Ambos lo recordaban como si se tratara del momento en que realmente nacieron, puesto que en lo más íntimo de su ser estaban convencidos de que sus vidas se habían iniciado en ese justo instante, al descubrirse el uno al otro como si de pronto hubieran abierto los ojos a una nueva luz que no admitía comparación con cualquier otra.
El amor fulminante, la centella que atraviesa de improviso las tinieblas deslumbrando por una centésima de segundo a un hombre y una mujer, tiende con demasiada frecuencia a extinguirse con la misma rapidez con que aparece, pero en el sorprendente caso de Lucia Acquaviva y Norman Caine, su fulgor fue en aumento día tras día hasta alcanzar el tamaño de mil soles a los que tan solo el «agujero negro» de una diabólica enfermedad conseguiría engullir, pese a lo cual continuarían brillando en el confín del universo.
Las lágrimas comenzaron a surcar, como las gotas de rocío que se deslizan al amanecer por un cristal, el rostro de un hombre que jamás había llorado con anterioridad, pero que en los últimos tiempos había derrochado en demasía todo aquel llanto tan avariciosamente conservado.
«Hasta el hombre más rico puede agotar su dinero, pero las lágrimas del pobre nunca se agotan».
Y es que el actor a quien medio mundo aclamaba, aquel a quien tal vez nunca se le agotaría el dinero, se sentía, no obstante, en aquellos momentos el ser más miserable y abandonado de la mano de Dios de cuantos pisaban la Tierra, puesto que de nada le servían ni fama ni fortuna, consciente como estaba de que muy pronto le expulsarían del paraíso.
Aquel parecía estar destinado a ser su último viaje juntos; la postrer huida hacia ninguna parte de un hombre y una mujer que no concebían la idea de vivir el uno sin el otro, pero habían asumido tiempo atrás la evidencia de una traumática separación definitiva.
La mayor parte de las veces Norman Caine ni siquiera reparaba en lo que hacía, conduciendo el largo vehículo casi como un autómata, atento únicamente a avanzar muy pegado al bordillo, tratando de evitar los numerosos baches de las carreteras secundarias sin tener que realizar por ello maniobras bruscas.
Lucia a veces contemplaba el paisaje, pero otras muchas, y casi sin previo aviso, las fuerzas le abandonaban sumiéndola en una desasosegada duermevela en la que a ratos descansaba, pero como él nunca podía saber en qué estado se encontraba en un determinado momento, la mayoría de las veces prefería aguardar a que fuera ella quien hablara.
Mirar hacia delante como hipnotizado por la blanca raya pintada sobre el asfalto, cambiar una y otra vez de marchas, observar cómo todo su pasado en común aparecía una y otra vez sobre el cristal del parabrisas como si de una vieja película se tratara, y aguarda a escuchar la voz de aquella a quien tan desesperadamente amaba se había convertido ya en toda su vida.
A eso se había limitado la existencia de un hombre a quien la inmensa mayoría de los hombres envidiaban.
«Nunca pidas ser completamente feliz; pide que te permitan avanzar por el camino que conduce a la felicidad.

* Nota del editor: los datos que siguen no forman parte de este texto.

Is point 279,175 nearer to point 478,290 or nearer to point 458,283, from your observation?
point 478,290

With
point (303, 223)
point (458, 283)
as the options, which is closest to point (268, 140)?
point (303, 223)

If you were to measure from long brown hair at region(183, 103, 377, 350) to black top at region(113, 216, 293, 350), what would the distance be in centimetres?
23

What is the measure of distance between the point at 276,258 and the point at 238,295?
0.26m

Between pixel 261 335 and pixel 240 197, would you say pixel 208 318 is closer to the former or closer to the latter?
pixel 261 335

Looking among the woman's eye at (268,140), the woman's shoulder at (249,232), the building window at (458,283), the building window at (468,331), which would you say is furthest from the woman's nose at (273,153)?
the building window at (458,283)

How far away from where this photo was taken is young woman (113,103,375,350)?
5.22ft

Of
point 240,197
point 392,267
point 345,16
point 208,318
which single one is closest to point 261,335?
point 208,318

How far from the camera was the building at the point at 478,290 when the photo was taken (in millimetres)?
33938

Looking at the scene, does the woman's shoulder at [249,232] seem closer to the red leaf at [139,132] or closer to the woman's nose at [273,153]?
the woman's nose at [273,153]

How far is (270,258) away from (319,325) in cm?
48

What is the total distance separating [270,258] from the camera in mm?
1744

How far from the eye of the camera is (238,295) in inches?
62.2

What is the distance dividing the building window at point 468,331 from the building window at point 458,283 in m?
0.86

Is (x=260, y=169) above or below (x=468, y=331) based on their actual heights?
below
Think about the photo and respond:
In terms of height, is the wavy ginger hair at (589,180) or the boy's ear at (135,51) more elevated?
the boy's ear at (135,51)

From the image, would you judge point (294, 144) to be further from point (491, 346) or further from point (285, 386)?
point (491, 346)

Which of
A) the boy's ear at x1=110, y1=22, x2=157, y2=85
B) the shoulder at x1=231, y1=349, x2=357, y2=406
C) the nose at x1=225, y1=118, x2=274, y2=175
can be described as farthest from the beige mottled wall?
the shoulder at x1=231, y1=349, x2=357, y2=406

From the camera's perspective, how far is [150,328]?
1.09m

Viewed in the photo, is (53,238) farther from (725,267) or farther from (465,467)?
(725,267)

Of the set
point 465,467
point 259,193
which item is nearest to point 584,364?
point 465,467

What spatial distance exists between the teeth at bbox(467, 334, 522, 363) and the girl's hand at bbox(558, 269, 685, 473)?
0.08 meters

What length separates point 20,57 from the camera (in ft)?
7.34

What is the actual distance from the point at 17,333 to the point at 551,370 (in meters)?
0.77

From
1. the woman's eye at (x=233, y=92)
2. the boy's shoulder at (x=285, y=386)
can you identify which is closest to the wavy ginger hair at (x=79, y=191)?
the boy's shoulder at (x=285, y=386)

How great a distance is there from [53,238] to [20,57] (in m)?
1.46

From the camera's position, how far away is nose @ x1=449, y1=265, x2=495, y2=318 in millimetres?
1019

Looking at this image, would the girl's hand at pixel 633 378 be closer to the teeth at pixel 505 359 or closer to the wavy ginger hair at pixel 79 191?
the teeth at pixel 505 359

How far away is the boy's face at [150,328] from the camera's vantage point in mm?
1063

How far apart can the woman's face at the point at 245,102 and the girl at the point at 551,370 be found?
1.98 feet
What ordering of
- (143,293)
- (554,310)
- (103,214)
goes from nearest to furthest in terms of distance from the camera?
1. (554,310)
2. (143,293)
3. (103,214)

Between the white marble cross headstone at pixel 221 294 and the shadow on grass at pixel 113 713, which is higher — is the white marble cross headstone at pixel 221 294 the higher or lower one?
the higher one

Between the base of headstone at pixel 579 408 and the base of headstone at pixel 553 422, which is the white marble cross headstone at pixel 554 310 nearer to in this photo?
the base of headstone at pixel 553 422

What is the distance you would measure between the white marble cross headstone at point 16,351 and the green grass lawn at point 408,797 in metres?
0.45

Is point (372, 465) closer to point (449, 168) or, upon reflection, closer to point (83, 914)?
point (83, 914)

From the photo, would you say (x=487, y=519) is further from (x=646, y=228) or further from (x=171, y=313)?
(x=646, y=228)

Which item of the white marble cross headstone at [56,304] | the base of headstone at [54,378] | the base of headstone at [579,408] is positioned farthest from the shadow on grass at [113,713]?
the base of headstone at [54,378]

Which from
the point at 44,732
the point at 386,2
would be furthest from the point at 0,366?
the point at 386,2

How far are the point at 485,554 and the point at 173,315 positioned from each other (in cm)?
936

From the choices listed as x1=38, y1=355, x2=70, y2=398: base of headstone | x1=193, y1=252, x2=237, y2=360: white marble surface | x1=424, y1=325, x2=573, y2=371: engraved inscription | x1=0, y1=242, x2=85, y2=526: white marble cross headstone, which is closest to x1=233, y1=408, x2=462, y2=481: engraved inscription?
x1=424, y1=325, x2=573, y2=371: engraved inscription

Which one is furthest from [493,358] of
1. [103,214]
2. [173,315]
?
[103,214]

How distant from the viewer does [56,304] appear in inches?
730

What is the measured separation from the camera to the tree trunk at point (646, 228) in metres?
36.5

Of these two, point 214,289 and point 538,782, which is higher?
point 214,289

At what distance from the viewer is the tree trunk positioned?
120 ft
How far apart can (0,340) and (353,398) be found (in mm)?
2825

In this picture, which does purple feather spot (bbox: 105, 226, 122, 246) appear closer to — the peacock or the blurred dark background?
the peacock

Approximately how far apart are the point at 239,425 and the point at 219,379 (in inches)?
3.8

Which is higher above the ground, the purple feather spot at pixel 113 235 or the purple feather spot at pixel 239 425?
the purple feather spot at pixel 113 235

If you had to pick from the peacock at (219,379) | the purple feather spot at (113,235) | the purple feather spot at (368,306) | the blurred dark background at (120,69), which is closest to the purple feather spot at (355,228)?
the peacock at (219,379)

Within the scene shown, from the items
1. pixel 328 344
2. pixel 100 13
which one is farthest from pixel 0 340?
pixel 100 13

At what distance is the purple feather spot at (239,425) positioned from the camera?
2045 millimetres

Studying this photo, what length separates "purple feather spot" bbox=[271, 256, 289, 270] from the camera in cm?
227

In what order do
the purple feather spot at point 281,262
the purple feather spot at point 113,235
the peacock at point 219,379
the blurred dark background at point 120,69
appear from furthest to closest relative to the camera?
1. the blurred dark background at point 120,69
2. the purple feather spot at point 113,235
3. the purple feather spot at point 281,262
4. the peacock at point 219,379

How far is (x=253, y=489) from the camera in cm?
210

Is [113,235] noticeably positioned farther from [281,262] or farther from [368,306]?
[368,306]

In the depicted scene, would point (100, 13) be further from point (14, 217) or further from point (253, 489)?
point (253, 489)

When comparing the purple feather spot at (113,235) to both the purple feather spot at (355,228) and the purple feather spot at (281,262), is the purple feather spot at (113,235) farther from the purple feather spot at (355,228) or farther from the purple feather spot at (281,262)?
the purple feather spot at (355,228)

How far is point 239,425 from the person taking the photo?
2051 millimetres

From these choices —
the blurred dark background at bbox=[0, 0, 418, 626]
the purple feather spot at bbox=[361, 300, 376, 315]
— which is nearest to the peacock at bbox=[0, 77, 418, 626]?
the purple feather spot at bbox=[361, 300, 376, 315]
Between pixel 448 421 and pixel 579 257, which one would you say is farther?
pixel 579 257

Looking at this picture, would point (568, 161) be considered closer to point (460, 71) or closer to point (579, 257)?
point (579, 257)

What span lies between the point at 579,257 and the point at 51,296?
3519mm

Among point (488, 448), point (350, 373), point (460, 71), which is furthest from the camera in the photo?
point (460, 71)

Por grande y perfecta que llegue a ser la felicidad, siempre se acaba, pero el camino que conduce hacia ella suele ser infinito».
El anciano que le dijera aquella frase había muerto tiempo atrás, y pese a que Norman Caine nunca consiguió saber si había alcanzado o no la perfecta felicidad, lo que sí supo siempre es que disfrutó del placer de recorrer paso a paso aquel largo sendero.
Ahora, tantos años más tarde, el actor acertaba a captar en toda su magnitud el auténtico significado de aquella frase, puesto que siempre se hacía necesario haber alcanzado previamente la cima para poder estar en condiciones de descubrir la profundidad del vacío que se abría a sus pies.
Y aquel vacío carecía de fondo.
Se enjugó las lágrimas con el dorso de la mano y prestó atención a la carretera que comenzaba a serpentear rumbo a la cima.
Un enorme camión le precedía.
Otro, cargado de vigas, había comenzado a adelantarle de modo harto imprudente puesto que no era aquel un lugar propicio para tan arriesgada maniobra.
Redujo aún más la marcha con intención de abrir espacio de modo que pudiera superarle sin problemas, pero se alarmó al descubrir que un tercer camión, de parecido porte y tamaño, le seguía a muy corta distancia.
Apenas tuvo tiempo de comprender qué estaba sucediendo.
Todo ocurrió con tanta rapidez y tan perfecta coordinación que ni siquiera le cruzó por la mente una sola idea destinada a evitarlo.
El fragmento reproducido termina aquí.